Of course, the newspapers were readily available to the guards and so they read about Oda and about what had happened, and were deeply prejudiced against him on account of the confession he had signed, which seemed to reveal his guilt beyond any doubt.

This is a peculiar matter, because the confession should not have been available to the press. Indeed, the actual confession was not. However, it seems that on the evidence of: a. witnesses seeing Oda Sotatsu dragged away from his house, and b. data from an anonymous source supplied to the press, the newspapers gained the knowledge they needed to investigate further, at which point perhaps police officials disclosed information. What happened precisely is unknown. That there were many newspaper accounts linking the Narito Disappearances to Oda Sotatsu via his own signed confession is beyond doubt.

This led to Oda being dealt with harshly, most particularly because he would not cooperate.

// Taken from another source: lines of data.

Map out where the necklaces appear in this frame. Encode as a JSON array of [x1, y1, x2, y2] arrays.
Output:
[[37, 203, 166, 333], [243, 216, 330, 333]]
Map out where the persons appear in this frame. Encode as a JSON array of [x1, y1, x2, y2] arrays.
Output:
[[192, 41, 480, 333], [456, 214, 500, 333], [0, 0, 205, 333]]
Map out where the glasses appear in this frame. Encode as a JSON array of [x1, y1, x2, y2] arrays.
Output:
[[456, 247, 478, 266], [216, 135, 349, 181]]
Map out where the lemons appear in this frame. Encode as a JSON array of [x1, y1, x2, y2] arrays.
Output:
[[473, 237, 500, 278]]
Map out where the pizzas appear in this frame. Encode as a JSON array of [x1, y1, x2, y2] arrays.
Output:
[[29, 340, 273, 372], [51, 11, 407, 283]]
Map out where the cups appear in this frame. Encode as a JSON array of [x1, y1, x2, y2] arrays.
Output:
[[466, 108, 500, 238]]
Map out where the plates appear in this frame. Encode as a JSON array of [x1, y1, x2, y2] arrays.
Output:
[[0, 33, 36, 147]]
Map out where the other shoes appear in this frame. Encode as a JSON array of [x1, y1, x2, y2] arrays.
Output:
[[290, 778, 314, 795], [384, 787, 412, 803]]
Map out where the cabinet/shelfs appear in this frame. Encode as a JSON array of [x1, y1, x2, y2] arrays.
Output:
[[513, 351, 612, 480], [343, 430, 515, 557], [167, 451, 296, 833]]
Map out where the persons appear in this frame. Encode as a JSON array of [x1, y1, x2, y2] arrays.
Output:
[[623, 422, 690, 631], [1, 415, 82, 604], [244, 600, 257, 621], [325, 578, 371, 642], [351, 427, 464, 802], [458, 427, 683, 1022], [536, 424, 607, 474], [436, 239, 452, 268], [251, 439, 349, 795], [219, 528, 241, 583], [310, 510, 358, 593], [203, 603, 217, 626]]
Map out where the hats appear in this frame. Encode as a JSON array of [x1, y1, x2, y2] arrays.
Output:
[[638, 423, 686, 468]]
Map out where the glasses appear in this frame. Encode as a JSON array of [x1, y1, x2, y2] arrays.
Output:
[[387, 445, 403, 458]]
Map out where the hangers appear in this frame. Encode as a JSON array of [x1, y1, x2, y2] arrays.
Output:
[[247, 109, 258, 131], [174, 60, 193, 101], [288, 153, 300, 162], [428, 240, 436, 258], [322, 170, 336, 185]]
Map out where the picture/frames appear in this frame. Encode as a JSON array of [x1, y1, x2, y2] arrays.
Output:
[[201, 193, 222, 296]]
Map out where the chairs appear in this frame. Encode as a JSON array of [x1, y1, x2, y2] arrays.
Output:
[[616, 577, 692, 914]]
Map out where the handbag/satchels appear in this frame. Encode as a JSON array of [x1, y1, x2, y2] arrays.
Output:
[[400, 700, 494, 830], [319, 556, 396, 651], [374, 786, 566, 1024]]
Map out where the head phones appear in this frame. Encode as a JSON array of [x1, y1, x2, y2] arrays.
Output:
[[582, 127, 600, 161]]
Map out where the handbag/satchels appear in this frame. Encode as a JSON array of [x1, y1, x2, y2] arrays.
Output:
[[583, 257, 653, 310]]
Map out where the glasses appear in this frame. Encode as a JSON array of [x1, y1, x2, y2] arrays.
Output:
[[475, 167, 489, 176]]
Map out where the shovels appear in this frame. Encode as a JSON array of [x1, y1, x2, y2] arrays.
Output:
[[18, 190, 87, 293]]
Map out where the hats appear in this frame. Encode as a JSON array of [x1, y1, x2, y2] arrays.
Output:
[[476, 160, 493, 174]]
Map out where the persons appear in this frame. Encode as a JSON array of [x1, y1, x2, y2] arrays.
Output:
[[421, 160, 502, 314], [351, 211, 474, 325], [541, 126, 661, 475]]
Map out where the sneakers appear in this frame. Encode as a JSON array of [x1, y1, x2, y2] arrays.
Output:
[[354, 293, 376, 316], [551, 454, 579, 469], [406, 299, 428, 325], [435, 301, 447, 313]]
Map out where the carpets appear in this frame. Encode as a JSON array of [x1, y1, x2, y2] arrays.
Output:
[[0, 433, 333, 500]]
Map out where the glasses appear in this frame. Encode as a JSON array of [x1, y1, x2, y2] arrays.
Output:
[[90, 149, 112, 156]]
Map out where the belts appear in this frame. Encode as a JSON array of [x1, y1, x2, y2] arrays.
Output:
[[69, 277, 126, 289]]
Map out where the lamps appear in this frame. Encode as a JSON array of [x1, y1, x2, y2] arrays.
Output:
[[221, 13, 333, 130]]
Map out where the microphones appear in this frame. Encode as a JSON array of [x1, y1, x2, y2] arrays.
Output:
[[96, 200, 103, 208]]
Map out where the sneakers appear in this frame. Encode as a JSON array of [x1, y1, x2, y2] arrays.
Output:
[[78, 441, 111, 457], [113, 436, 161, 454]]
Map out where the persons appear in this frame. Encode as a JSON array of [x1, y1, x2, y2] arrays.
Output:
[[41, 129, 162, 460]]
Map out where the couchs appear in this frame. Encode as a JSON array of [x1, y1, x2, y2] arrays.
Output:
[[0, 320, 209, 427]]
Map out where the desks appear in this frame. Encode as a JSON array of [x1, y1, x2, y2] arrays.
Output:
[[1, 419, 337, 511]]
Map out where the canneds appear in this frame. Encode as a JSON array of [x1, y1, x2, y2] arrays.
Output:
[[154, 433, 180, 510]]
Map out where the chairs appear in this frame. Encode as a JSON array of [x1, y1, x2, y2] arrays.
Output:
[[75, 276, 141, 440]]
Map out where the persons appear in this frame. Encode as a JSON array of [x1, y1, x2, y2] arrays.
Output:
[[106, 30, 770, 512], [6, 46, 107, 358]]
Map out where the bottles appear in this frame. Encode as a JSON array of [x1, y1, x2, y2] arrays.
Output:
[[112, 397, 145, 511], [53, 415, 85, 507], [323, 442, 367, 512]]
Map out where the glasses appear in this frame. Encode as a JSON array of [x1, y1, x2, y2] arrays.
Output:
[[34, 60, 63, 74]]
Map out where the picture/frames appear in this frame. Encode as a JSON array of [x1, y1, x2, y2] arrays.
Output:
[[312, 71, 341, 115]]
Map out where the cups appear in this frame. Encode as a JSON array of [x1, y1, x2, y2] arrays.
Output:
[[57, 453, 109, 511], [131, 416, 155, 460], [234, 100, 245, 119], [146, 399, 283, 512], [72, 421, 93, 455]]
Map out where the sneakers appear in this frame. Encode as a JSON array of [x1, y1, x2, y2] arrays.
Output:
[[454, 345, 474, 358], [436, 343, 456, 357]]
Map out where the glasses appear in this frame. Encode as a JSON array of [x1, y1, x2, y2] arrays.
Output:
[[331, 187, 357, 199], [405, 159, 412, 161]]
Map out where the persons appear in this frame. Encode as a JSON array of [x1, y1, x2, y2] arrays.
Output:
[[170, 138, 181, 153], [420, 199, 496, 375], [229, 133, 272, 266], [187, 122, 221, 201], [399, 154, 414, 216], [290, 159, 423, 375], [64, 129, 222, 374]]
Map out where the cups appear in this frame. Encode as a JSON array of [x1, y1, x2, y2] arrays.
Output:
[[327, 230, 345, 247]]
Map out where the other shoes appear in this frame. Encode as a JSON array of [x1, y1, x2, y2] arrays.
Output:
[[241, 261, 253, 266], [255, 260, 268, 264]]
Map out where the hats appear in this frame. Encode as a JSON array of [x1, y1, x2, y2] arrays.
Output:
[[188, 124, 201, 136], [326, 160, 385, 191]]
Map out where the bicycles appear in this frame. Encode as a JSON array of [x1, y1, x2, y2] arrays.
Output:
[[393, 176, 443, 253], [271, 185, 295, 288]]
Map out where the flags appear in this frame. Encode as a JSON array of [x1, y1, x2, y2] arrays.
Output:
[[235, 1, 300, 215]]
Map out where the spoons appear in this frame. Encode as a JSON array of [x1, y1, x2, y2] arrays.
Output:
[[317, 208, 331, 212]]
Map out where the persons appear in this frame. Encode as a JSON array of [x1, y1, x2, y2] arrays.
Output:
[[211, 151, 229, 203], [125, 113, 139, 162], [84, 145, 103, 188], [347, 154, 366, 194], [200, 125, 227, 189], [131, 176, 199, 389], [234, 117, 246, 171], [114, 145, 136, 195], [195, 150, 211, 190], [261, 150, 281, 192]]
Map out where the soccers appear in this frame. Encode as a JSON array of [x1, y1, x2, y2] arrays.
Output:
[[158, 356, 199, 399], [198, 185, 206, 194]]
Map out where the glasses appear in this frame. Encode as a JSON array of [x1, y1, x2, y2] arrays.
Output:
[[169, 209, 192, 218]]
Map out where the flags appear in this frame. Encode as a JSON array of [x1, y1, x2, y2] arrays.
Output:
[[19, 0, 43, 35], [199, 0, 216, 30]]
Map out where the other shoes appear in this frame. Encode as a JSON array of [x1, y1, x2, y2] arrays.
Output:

He was kept separate from the other prisoners, and visited almost constantly by a series of officials attempting to get information from him. The interrogations that have been made available to me form a part of this narrative, as you know, but are, I suspect, the least part of the many interrogations that took place. It is clear that the guards often would not allow him to sleep ahead of an interrogation in the hopes that it would weaken his will. However that may be, it appears, from the transcripts that we have, that it was not an effective strategy in this case.

Oda Sotatsu was in jail at the police station for a period of twenty days prior to charges being brought. He was then moved to a different facility, for the trial. The entire case was evidently expedited, possibly because of the enormous media scrutiny, and as well because of the confession, and because Oda refused to deal with any potential representation he would have in court.

Interview 4 ( Sister )

[ Int. note . Oda Minako, Sotatsu’s sister, was living elsewhere, possibly in Korea, when I began this series of interviews. It was important enough to her, when the family spoke about what I was doing, that she chose to return to Japan for some days to speak to me. These interviews also took place in the house I had let. She was an attractive woman, older, of course, and dressed very professionally. It seems she had acquired an advanced education, and was actually a professor at a university in Korea, in what subject I do not recall. She had been away at her studies when Sotatsu was apprehended by the police, and she returned from Tokyo to visit him. She was uncertain of the day, or whether her visits followed or preceded those of other family members. She did say that a childhood friendship with one of the police officers permitted her to actually enter the cell and sit with him, something allowed none of the other family members, and something mentioned by no other source.]